Podemos alegrarnos, pues, de que España permanezca donde estaba, en la vanguardia de la aceptación de la diversidad sexual y de que se sume a la estela de los países que amparan la diversidad y, en concreto, que aceptan y ayudan a la inclusión social de las personas trans. No somos Hungría ni Polonia, al menos en este momento de la historia, pero eso no significa que esta batalla no haya dejado pérdidas graves en el camino.
Es momento de alegrarse porque el Gobierno no haya cedido a las presiones en pinza de la ultraderecha y de una minoría de feministas inmovilistas, pero a la vez es necesario constatar con preocupación las concesiones que la Vicepresidencia del Gobierno ha hecho al discurso trans-excluyente. Es cierto que tras siete meses de debate se ha llegado a un acuerdo sobre las condiciones del cambio de sexo registral, condiciones que probablemente no satisfarán a ninguna de las partes, pero también es verdad que se ha cedido mucho en el objetivo ambicioso de promover la igualdad real y efectiva y garantizar los derechos del colectivo LGBTI, y en especial de las personas trans.
El proyecto de la vicepresidenta Carmen Calvo hace un uso del lenguaje que evita a toda costa mencionar la identidad sexual y hasta a las personas trans. Algunos términos, como “hombre transexual”, parecen especialmente prohibidos y se recurre a elipsis para no mencionarlos (art. 40.3) o directamente se elimina la sección del borrador previo que regulaba sus derechos sexuales y reproductivos como la reproducción asistida o el aborto. Esta parece de hecho la tónica general de respuesta ante la polémica: el enmascaramiento o la omisión sobre asuntos como los tratamientos sanitarios (indefinición), la asistencia y acompañamiento a las personas menores trans (nada se dice) o las medidas para la inclusión laboral (‘se promoverá’)… Lo que iba a ser una ley normativa y clarificadora del tratamiento a nivel nacional es ahora un proyecto de ley programático, que si no se concreta en la tramitación de los ministerios y del Congreso puede terminar generando un decenio de conflictos en los tribunales hasta que se aclare el alcance y contenido de las declaraciones de buenas intenciones.

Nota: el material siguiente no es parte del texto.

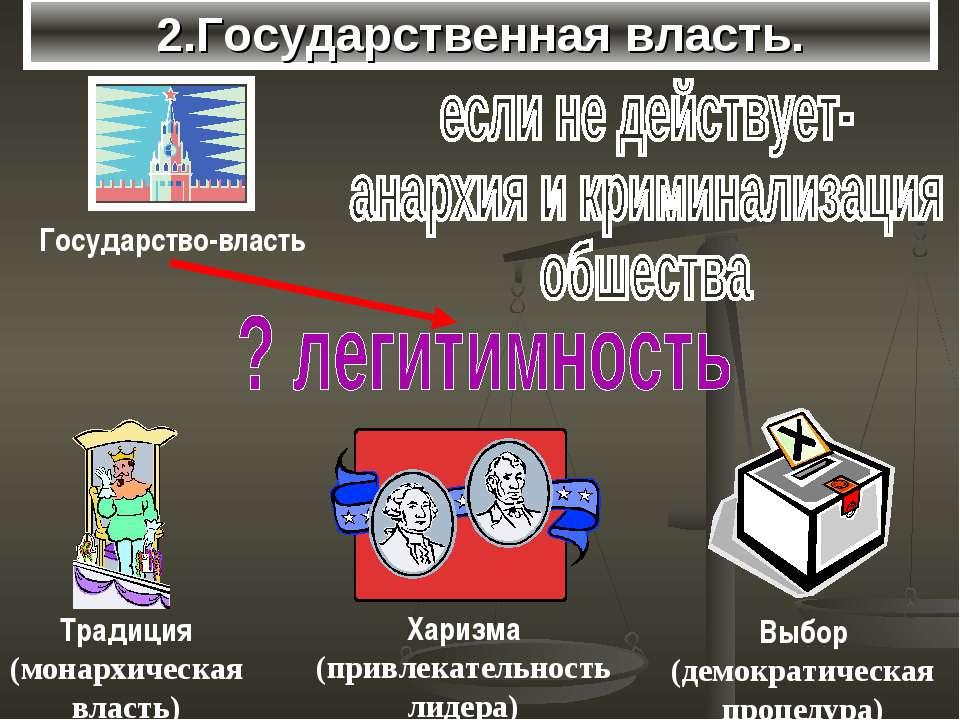 2.Государственная власть.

Puede que el anteproyecto que se aprueba en el Consejo de Ministros sea una victoria de la diversidad y de los derechos humanos. Puede que contenga enunciados que puedan terminar por ser herramientas efectivas en la restauración de la igualdad y la dignidad de gais, lesbianas, bisexuales, trans e intersex. Pero se han hecho concesiones fatales al buenismo y a una engañosa equidistancia que tal vez terminarán por abandonar a su suerte a otra generación de personas trans, a las manifestaciones de identidad no binaria… Un detalle preocupante: esta iba a ser una ley de rango orgánico y aplicación preferente para asegurar y blindar el desarrollo de los derechos constitucionales de las personas LGBTI; ahora es un proyecto de ley ordinaria que no modifica ley orgánica u ordinaria alguna y que deja la patata caliente en manos de la voluntad de las Comunidades Autónomas, en un momento en el que la señora Ayuso se aviene a “reformar” las leyes LGBTI autonómicas “al estilo húngaro”. Hoy se da un paso, pero esta batalla no ha concluido. La guerra por la igualdad parece ser eterna. Firmeza y alianza del movimiento feminista y LGBTIQA+ hasta el triunfo de la razón y del corazón.